JOBS ->
[A] Answer these about the piece on eating while touring Europe, one per line:
(i) On which street does the writer recall the organic eatery in The Hague being?
(ii) What dish did the Chinese restaurant in Amsterdam serve the writer?
(iii) What does the writer say goes on the bratwurst along with a bread roll?
[B] For each statement, say yes or no according to the piece on eating while touring Europe, and quote the words that settle it:
(i) The writer still has the business card of the organic eatery in The Hague.
(ii) Indian curry is called England's official dish.
(iii) German breakfast is described as differing from place to place.
[C] Carry on the piece on eating while touring Europe from where it stops.

DOCUMENT EXTRACT ->
=-=-=-=-=

In my other life, I’m like a troubadour, or travelling musician, bringing my sounds to foreign lands and making a cultural exchange with the new faces and places that I come across. This involves being in a different city every night, and encountering different languages and customs; new experiences; and, of course, a myriad of tastes, scents, and flavors. It’s a great way to see the world–taking back treasured experiences and leaving something of yourself behind. No matter which way you slice it, music and food to me are a most natural pairing, and ask most musicians why they love to travel, a good number will tell you it’s because they love to eat.
Although I’ve been going all over Europe for several years now, there are always new places to see. This time I had the pleasure of visiting a lot of towns and countries in which I have never stepped foot including The Hague, Netherlands; Ljubljliana, Slovenia; Belgrade, Serbia; Budapest, Hungary, and Dublin, Ireland. After years of subsisting on sausages, cheese, and bread, it’s good to see that Europe’s menu has also diversified for the better thanks to an influx of immigrants from Asia, Africa, and the Middle East. Now that Indian curry is England’s official dish you can bypass the boiled potatoes and brussel sprouts in favor of more flavorful fare. You can also get a decent kebab or falafel, late night, in most European capitals. And who would have thought that the first time I ate french fries with a spicy peanut-butter satay sauce, would be in Amsterdam, where Indonesian food has made serious incursions into the mainstream. Of course, the spectre of the Golden Arches pops up even amidst the quiet countryside, but you have to take the bad with the good. When I look at food, I see the world, and then I come to the realization that its all about fusion.
One of the first lunches on my trip came from an organic eatery in The Hague. Unfortunately, I lost the restaurant’s business card, but it’s on Troonstraat, if I recall. Simple, wholesome, and good, this is fast food done correctly.
In Amsterdam, where there is a wealth of culinary choices, I recommend the Indonesian food. Due to the former colonial ties there are plenty of Indonesians in Holland, so much so that sambal is a staple condiment here (not to mention the peanut-butter satay sauce with which the Dutch dowse their French fries). Unfortunately at 4 in the afternoon, we were in that akward space between lunch and dinner and not too many places were open, but we did find a Chinese restaurant that did a decent kung pao chicken (though it could have been a lot spicier!).
Germany is always a tough one. Breakfast uniformly consists of a variety of cold cuts, cheeses and of course, bread rolls, but thankfully the Germans also find their own food boring, and tend to patronize a whole host of new Thai, Vietnamese, Turkish, and Indian restaurants. Sometimes, though, it’s best not to offer any resistance, and just indulge in that greasy bratwurst with–what else–a bread roll and a dab of Senf (mustard).

=-=-=-=-=

INFORMATION PROVIDED ->

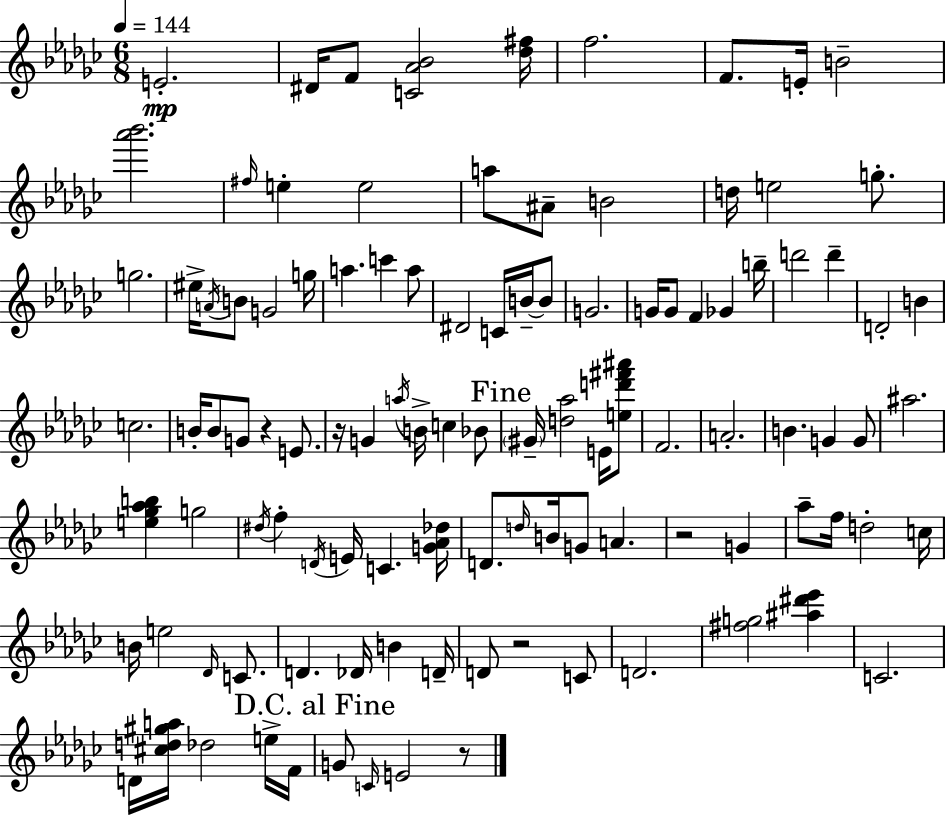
E4/h. D#4/s F4/e [C4,Ab4,Bb4]/h [Db5,F#5]/s F5/h. F4/e. E4/s B4/h [Ab6,Bb6]/h. F#5/s E5/q E5/h A5/e A#4/e B4/h D5/s E5/h G5/e. G5/h. EIS5/s A4/s B4/e G4/h G5/s A5/q. C6/q A5/e D#4/h C4/s B4/s B4/e G4/h. G4/s G4/e F4/q Gb4/q B5/s D6/h D6/q D4/h B4/q C5/h. B4/s B4/e G4/e R/q E4/e. R/s G4/q A5/s B4/s C5/q Bb4/e G#4/s [D5,Ab5]/h E4/s [E5,D6,F#6,A#6]/e F4/h. A4/h. B4/q. G4/q G4/e A#5/h. [E5,Gb5,Ab5,B5]/q G5/h D#5/s F5/q D4/s E4/s C4/q. [G4,Ab4,Db5]/s D4/e. D5/s B4/s G4/e A4/q. R/h G4/q Ab5/e F5/s D5/h C5/s B4/s E5/h Db4/s C4/e. D4/q. Db4/s B4/q D4/s D4/e R/h C4/e D4/h. [F#5,G5]/h [A#5,D#6,Eb6]/q C4/h. D4/s [C#5,D5,G#5,A5]/s Db5/h E5/s F4/s G4/e C4/s E4/h R/e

=-=-=-=-=

RESPONSES ->
[A]
(i) Troonstraat
(ii) Kung pao chicken
(iii) A dab of Senf (mustard)

[B]
(i) No: "Unfortunately, I lost the restaurant’s business card"
(ii) Yes: "Now that Indian curry is England’s official dish"
(iii) No: "Breakfast uniformly consists of a variety of cold cuts, cheeses and of course, bread rolls"

[C]
Berlin, however, is a different story. This is probably the cheapest city in Western Europe to eat, and they do have pretty much everything. Since Vietnamese is a favorite of mine, we found a really nice spot in Kreuzberg called To Loc (Wiener Strasse 61, 10999 Berlin). Unfortunately I was too busy enjoying my crispy Cantonese style duck that I forgot to take a picture!
For someone who has never been there, Eastern Europe makes for an exotic getaway. It’s somewhere between Le Grand Europe of yesteryear with its majestic architecture and stunning vistas and a “third world” country in need of some serious renewal and renovation. But there’s a certain charm in all the disrepair, and I sometimes wish that we could return to New York of the ’80s. Food wise, the meat and potatoes diet rules, but you can tell that these people benefitted from their proximity to eastern spice routes. In Budapest, I had a deep fried potato bread topped with garlic, sour cream and chives for breakfast. Yum. You can also get a version topped with a bolonaise style meat sauce. For dinner, I had to make a special request for goulash, the only Hungarian dish I know. Slow cooked in wine, pepper, and paprika, the local spice of choice, the dish was the ultimate comfort food. Now if my friend Balazs would only send me the recipe!
I think it’s very important to eat the local specialities, where ever you go. Chances are this food will be the freshest and the best. I remember once having langostinos at a festival in Salzburg, Austria. Bad move. We were nowhere near water, so those langostinos were obviously brought in from elsewhere. Everyone who ate them, including myself, ended up with food poisoning. This time when we played in Linz, Austria, I went for the trout, right out of the river Donau.
When we reached Dublin, I was more interested in getting a REAL pint of Guinness than food, but eventually my appetite got the best of me. My friend Ralph took us to a Korean place, Hop House (160 Parnell St., Dublin 1) for our first meal there, and I’ve got to say, this was the first meal on the whole trip that made me sweat. I asked for it extra spicy and that’s exactly what I got. In fact, I had to go for the kimchi to cool off a little.
Of course, you can’t leave Dublin without having a proper Irish breakfast, and after a whole tour of lunch meat and cheese on a roll for breakfast, I was ready for some eggs. Not only that, but you also get a rasher of thick, ham-like bacon (as opposed to our kind of thin bacon, which the Irish call streaky bacon); some amazing sausages, which practically melt in your mouth; fried tomatoes and mushrooms, toast, and blood pudding, which is basically coagulated blood made into a sausage patty. The hearty meal did not disappoint, but because I ate it at 1 in the afternoon, they had actually finished up all their blood pudding on the breakfast crowd. I had to drown my disappointment in some liquid Irish brown bread (or Guinness to you!).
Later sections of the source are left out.